In Mathieu Amalrics Tournée, over een verlopen manager van een new burlesque gezelschap op tournee door Frankrijk, speelt de regisseur zelf de hoofdrol. ‘Het moest een mannenfilm worden.’

De prijs voor beste regisseur ging in Cannes, verrassend, naar Mathieu Amalric. De jury was onder de indruk van zijn rommelige, maar energieke film Tournée, over een verlopen manager van een Amerikaans new burlesque gezelschap op tournee door Frankrijk. Amalric speelt zelf de hoofdrol, als de ooit beroemde tv-producer Joachim Zand, die na jaren terugkeert naar zijn moederland met een groepje feministische strippers. Het moet een grootse terugkeer worden, maar Zand kan geen theater in Parijs regelen, en hij wordt ook door de dames niet voor vol aangezien.


Mathieu Amalric als regisseur op de set van Tournee

De film zit vol fantastische, uitdagend- schunnige burlesque acts, maar het middelpunt van de film is Amalric zelf. De in 1965 geboren Franse acteur is bezig met een verbluffende serie. Hij speelde de afgelopen vier jaar in 21 films, waaronder Marie-Antoinette, The Diving Bell and the Butterfly en de Bondfilm Quantum of Solace.

Had hij daarom in Cannes niet liever de prijs voor beste acteur willen winnen? Amalric: ‘Zo denk ik niet. Echt niet. Ik ben op mijn zeventiende de filmwereld ingerold, en heb jarenlang van alles gedaan. Van regieassistent tot editor, en zelfs catering. Ik heb nooit acteerles gehad, en heb ook nooit echt overwogen acteur te worden. Het is dat Arnaud Desplechin bedacht dat ik acteur moest worden [Amalric speelt zijn eerste hoofdrol in Desplechins Comment je me suis disputé... (ma vie sexuelle) in 1996]. Ik was toen al dertig!’

U heeft in zoveel films geacteerd de laatste tijd, en toch besloot u een film te regisseren.
-=-=-=-=-
## [VRAGEN EN OPDRACHTEN]
a. Geef alsjeblieft letterlijk het deel van de tekst over Tournée terug dat loopt van "Had hij daarom" tot en met "film te regisseren.".
b. In hoeveel films speelde Amalric de afgelopen vier jaar volgens de tekst over Tournée?
De gegevens die nu volgen, staan los van de tekst over Tournée.

## [AANGELEVERDE GEGEVENS]
-=-=-=-=-
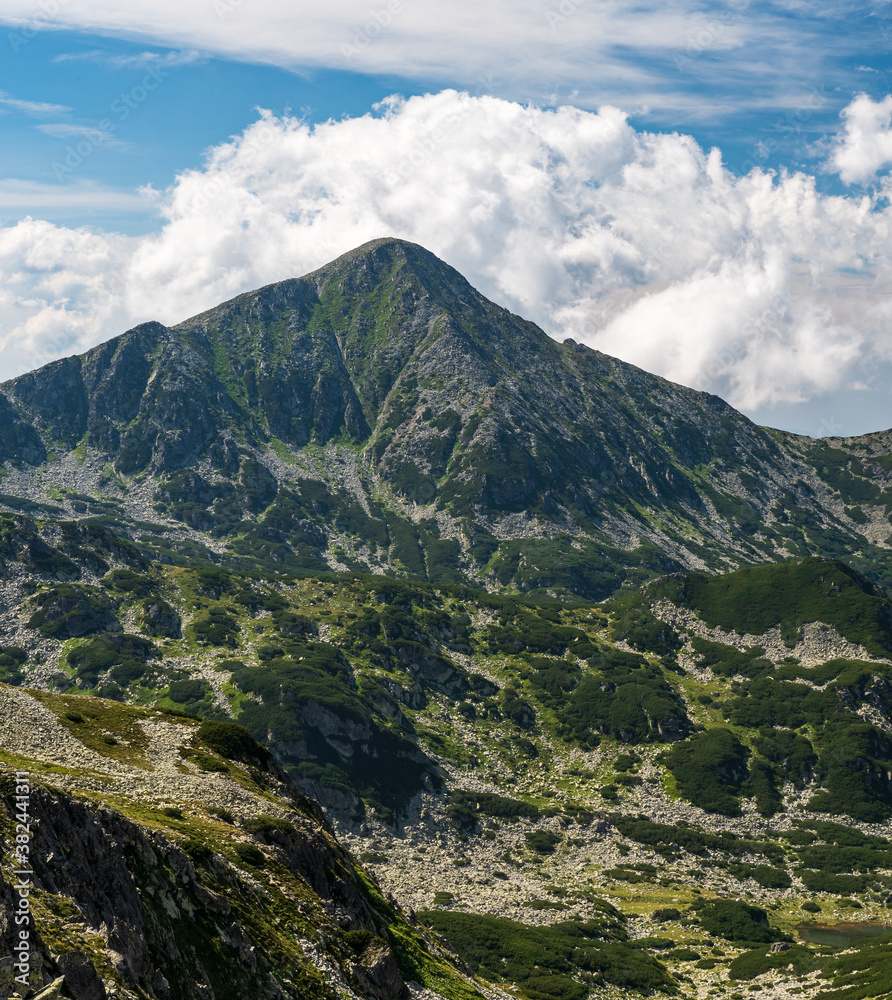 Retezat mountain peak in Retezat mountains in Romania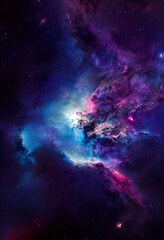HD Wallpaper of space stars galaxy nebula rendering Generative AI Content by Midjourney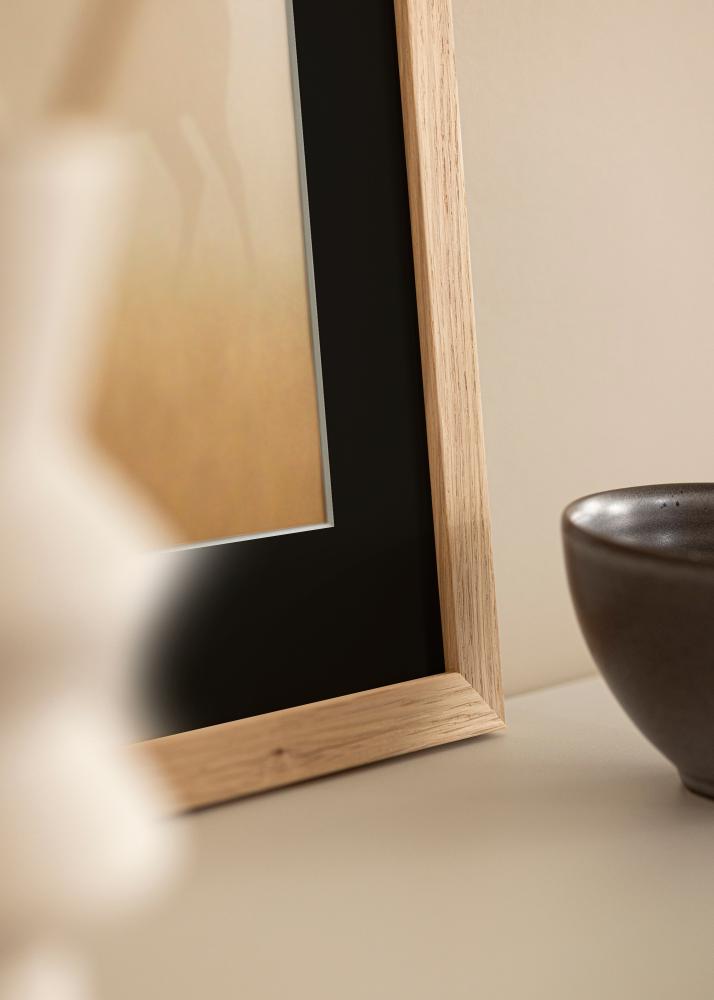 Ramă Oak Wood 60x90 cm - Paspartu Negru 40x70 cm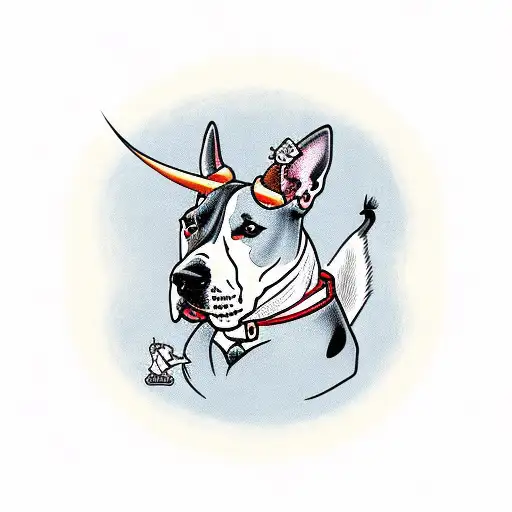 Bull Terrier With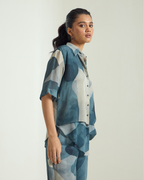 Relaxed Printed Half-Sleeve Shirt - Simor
-=-=-=-=-
## [ANTWOORDEN HIERONDER]
a.
Had hij daarom in Cannes niet liever de prijs voor beste acteur willen winnen? Amalric: ‘Zo denk ik niet. Echt niet. Ik ben op mijn zeventiende de filmwereld ingerold, en heb jarenlang van alles gedaan. Van regieassistent tot editor, en zelfs catering. Ik heb nooit acteerles gehad, en heb ook nooit echt overwogen acteur te worden. Het is dat Arnaud Desplechin bedacht dat ik acteur moest worden [Amalric speelt zijn eerste hoofdrol in Desplechins Comment je me suis disputé... (ma vie sexuelle) in 1996]. Ik was toen al dertig!’

U heeft in zoveel films geacteerd de laatste tijd, en toch besloot u een film te regisseren.

b. In 21 films.